WRITTEN TASK
Gather every line in the rows below that contains the string "bbox", treating uppercase and lowercase as different.
══════════
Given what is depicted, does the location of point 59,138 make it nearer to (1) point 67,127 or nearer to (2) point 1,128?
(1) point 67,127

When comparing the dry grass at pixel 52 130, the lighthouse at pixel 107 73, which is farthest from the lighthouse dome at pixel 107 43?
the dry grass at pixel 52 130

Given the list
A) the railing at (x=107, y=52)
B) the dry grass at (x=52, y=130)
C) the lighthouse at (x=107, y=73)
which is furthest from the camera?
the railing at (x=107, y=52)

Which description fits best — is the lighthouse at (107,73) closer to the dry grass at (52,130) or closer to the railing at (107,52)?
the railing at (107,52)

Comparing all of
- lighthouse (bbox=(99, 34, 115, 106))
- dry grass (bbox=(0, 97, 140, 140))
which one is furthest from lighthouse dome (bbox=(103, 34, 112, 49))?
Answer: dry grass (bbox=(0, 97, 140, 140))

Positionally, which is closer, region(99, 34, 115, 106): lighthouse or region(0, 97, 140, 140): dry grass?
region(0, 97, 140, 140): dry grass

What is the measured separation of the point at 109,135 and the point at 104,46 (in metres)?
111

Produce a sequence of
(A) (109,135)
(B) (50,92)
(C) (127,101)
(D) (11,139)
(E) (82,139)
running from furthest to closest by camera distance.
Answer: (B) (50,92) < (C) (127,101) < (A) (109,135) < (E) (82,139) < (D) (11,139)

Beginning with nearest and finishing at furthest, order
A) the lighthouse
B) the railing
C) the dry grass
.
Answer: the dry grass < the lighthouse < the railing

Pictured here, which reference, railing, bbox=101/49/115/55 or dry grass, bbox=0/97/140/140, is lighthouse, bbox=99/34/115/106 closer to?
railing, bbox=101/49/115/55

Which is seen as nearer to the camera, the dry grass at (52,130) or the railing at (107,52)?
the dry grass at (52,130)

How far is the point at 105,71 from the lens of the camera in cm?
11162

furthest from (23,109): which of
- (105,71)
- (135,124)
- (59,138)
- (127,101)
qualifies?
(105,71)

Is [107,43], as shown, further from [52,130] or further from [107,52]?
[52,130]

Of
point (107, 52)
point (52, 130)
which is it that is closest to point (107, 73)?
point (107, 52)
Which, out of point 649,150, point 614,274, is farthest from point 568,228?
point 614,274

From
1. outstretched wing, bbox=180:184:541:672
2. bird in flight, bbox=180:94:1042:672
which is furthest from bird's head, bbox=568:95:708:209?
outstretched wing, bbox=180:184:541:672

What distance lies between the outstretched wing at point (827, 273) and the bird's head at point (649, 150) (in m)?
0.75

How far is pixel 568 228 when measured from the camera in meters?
══════════
EXPECTED ANSWER
- lighthouse (bbox=(99, 34, 115, 106))
- dry grass (bbox=(0, 97, 140, 140))
which one is furthest from lighthouse dome (bbox=(103, 34, 112, 49))?
Answer: dry grass (bbox=(0, 97, 140, 140))
Pictured here, which reference, railing, bbox=101/49/115/55 or dry grass, bbox=0/97/140/140, is lighthouse, bbox=99/34/115/106 closer to?
railing, bbox=101/49/115/55
1. outstretched wing, bbox=180:184:541:672
2. bird in flight, bbox=180:94:1042:672
which is furthest from bird's head, bbox=568:95:708:209?
outstretched wing, bbox=180:184:541:672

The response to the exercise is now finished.